You wonder what you will contract from the seat. You mull over the idea of bringing a gas mask next time, or even your own toilet paper (there are places for three rolls, how are they always nearing the end?). The trial is almost done - the discordant flush and encouraging noise.

Mustering up all of your courage, you open the door, welcomed by the sight of a pack of rabid dogs chewing at what seems to be a Thrasher sweatshirt. The alpha of the pack is vaping in the corner, honeydew flavor. You don’t make eye contact. You can never make eye contact.

You’ve made it this far without crying. You deserve a reward. So, after briefly washing your hands, without soap, you allow yourself a glance in the shattered mirror. An image comes back to you, dirty and kaleidoscopic, but you don’t recognize the person in the reflection. Your eyes are sunken. Your cheekbones caved in, your skin is an unhealthy, malnutritioned color.  Is this what you’ve become? This is what the Washburn bathroom has done to you? Your stomach growls, but you don’t feel hungry. You just want to be clean.
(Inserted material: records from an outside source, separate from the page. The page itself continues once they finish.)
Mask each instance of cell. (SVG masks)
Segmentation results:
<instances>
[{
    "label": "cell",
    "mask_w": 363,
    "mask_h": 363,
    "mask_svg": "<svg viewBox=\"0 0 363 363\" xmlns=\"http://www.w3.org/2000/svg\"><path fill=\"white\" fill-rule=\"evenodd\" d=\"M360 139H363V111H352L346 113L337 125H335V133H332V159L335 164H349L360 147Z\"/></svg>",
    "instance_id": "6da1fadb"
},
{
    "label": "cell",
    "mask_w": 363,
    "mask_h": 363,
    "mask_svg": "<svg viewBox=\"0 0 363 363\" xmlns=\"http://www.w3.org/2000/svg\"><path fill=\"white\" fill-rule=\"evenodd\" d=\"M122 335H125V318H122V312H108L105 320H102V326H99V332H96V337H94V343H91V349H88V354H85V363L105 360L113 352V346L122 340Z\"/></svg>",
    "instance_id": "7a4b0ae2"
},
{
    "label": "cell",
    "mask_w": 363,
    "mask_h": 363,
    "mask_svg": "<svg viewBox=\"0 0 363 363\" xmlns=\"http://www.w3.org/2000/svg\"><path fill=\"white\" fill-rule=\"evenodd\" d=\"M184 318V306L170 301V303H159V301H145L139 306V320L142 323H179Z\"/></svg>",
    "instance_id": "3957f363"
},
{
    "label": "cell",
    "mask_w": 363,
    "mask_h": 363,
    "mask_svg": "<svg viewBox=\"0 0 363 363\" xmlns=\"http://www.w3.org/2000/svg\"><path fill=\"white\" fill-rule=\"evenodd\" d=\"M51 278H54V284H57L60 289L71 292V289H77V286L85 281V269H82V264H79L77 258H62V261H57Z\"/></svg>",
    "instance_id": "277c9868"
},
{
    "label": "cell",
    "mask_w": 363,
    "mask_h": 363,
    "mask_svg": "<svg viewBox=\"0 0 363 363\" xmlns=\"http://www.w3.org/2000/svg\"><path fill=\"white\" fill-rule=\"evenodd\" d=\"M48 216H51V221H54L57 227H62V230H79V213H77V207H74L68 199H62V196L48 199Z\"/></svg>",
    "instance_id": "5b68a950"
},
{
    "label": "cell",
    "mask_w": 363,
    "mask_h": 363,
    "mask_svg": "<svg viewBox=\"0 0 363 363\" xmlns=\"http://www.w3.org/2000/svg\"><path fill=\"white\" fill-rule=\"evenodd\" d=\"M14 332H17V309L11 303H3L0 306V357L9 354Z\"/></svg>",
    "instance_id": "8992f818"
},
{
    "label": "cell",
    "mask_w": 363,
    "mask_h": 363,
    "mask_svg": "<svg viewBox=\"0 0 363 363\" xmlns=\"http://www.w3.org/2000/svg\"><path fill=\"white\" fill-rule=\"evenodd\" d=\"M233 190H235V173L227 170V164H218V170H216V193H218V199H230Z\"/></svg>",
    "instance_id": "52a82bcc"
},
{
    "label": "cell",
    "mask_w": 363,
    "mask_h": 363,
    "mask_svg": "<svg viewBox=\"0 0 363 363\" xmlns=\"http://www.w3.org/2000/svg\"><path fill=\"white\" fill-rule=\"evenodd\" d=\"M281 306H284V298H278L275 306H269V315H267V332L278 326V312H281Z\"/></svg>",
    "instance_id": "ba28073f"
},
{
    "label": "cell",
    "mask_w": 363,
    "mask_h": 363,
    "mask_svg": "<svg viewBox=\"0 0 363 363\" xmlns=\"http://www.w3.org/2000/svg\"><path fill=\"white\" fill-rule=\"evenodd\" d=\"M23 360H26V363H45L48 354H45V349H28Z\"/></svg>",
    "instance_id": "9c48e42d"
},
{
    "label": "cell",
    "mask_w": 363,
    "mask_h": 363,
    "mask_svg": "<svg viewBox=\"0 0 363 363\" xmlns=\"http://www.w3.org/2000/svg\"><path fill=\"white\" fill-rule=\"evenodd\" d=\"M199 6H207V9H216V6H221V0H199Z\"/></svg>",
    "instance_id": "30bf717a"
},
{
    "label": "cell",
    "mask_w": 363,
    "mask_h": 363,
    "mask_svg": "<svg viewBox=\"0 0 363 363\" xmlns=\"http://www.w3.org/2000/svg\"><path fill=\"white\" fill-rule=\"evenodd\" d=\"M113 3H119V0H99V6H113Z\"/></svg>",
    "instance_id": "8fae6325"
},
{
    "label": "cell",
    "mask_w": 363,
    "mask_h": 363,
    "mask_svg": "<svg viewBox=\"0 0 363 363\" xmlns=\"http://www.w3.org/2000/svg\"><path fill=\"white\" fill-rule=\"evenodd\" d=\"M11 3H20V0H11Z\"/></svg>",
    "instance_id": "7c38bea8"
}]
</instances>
You haven’t been clean in a long, long time - how long have you been in the bathroom? How many days has it been? Weeks, years?

Longer than any janitors.

Better than I did at 17.

Yes, it's the return of Lance Lawson! All new strips! New in the sense that they're from 1948, but weren't posted before. Wait until I start posting 1947 strips from the Mumps Lawson period.

No, Tiny, you idiot, I'm going to smoke a cigarette and let you figure it out with the rest of the morons.

By the way, here's the solution to last week, which of course I forgot.

But I'm sure someone got that.

 

 

A little of old Ski-Nose here. The first clip is an example of how malleable the theme music lyrics could be, as well as the tendancy of 40s audiences to whistle like hell. They whistled so much for a while.

   

The second clip contains something you might even regard as a political endorsement.

Maybe!

   
     

Bonus: a mention of our old beloved Aunt Jenny.

Instead of the swank old sounds of Goodwill albums, this year we're going to share bad 1960s pop music. The second- and third-tier tunes.

Someone was always coming up some sub-Donovan story about a strange man. I'm sure this one had nothing to do with the fellow on the rolling paper package.

   

Oh! Flutes! So it's early prog, in a way.

 
   

The song would be blessedly shorter if Mom had just said "yes" and closed the door.

 
 
   

Who - who - WHO is the NBC JINGLER JANGLER

 
   

 

Somehow I feel bad for turning in such a mess today, but you know what? Not really. I hope you enjoyed your visits this week - have a grand weekend. I have the second orientation for Daughter Brazillian Parent Replacement Year, so . . . so, yeah. See you Monday.